In the past, the Court has examined the alleged violation of the rights of individuals in their capacities as stockholders and as media company workers, where these individuals were exercising, through legal persons, their rights to property (in the case of the stockholders) and to freedom of expression (in the case of the media company workers). In the first case, Ivcher Bronstein Vs. Perú (2001), the Court differentiated between the rights of a company’s stockholders and those of the company itself, noting that the stockholders had certain direct rights through their membership in the company, including, for example, rights over their individual dividends (par. 114). In the second case, Granier et al. (Radio Caracas Television) vs. Venezuela (2015), the Court pointed out that media companies are means for the exercise of the right to freedom of expression of those individuals (including its own workers) who use those companies as a platform from which to spread their ideas or information (par. 115).
Given the advisory nature of the opinion, the Court did not anticipate how other rights may fare under this sort of analysis, merely noting that, just as it analyzed the right to property and the right to freedom of expression when those rights were implicated in concrete contentious cases, so will it analyze other rights when they themselves are implicated in concrete contentious cases. The Court did, however, point out that the key of the analysis is that the right in question must involve a direct and essential relation between the natural person requiring the Inter-American System’s protection and the legal person through which the violation occurred. Therefore, a simple link between the natural person and the legal person will not be enough to warrant the conclusion that the rights being defended are those of a natural person and not a legal person. In particular, the natural person’s participation in the activities of the legal person must be substantially related to the allegedly violated rights (par. 119). This gives prospective petitioners a useful preliminary measure with which to gauge their situations.
Overall, the Inter-American Court of Human Rights has used Panama’s advisory request in a strategic manner to reiterate its purpose of “safeguarding the essential rights of man in the American continent.” Given the growing presence and bargaining power of corporations in the Americas, the Court has taken an important step in explicitly outlining the key differences between natural and legal persons with regards to the Inter-American System, thereby safeguarding future victims’ human rights and access to the System itself.

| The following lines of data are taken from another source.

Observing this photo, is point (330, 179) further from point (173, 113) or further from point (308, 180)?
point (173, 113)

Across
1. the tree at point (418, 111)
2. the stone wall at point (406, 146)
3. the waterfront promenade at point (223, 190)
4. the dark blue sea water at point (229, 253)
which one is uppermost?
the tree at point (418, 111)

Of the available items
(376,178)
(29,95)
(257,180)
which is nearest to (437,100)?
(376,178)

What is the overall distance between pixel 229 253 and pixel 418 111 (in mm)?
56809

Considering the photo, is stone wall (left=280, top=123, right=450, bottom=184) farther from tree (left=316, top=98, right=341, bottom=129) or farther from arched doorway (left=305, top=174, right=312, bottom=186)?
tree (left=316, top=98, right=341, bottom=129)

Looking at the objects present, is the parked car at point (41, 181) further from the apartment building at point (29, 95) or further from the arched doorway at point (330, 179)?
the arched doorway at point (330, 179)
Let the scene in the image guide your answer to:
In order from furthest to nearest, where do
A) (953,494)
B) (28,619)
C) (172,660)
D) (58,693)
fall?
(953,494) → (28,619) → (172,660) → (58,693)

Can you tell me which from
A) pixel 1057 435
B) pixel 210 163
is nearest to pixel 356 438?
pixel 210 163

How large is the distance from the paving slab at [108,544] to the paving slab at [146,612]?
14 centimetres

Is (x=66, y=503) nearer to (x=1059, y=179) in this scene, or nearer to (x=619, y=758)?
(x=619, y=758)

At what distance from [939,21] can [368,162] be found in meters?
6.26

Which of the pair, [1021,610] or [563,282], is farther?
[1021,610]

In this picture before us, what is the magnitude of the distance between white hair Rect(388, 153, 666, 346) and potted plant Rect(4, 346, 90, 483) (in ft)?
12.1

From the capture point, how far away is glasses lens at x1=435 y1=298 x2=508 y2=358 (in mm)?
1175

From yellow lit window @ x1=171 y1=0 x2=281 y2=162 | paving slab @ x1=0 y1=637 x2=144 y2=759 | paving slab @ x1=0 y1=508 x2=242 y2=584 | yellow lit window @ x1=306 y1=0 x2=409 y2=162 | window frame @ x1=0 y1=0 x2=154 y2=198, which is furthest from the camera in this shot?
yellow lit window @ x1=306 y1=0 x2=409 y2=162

[1] Article 1. Obligation to Respect Rights
- The States Parties to this Convention undertake to respect the rights and freedoms recognized herein and to ensure to all persons subject to their jurisdiction the free and full exercise of those rights and freedoms, without any discrimination for reasons of race, color, sex, language, religion, political or other opinion, national or social origin, economic status, birth, or any other social condition.
- For the purposes of this Convention, «person» means every human being.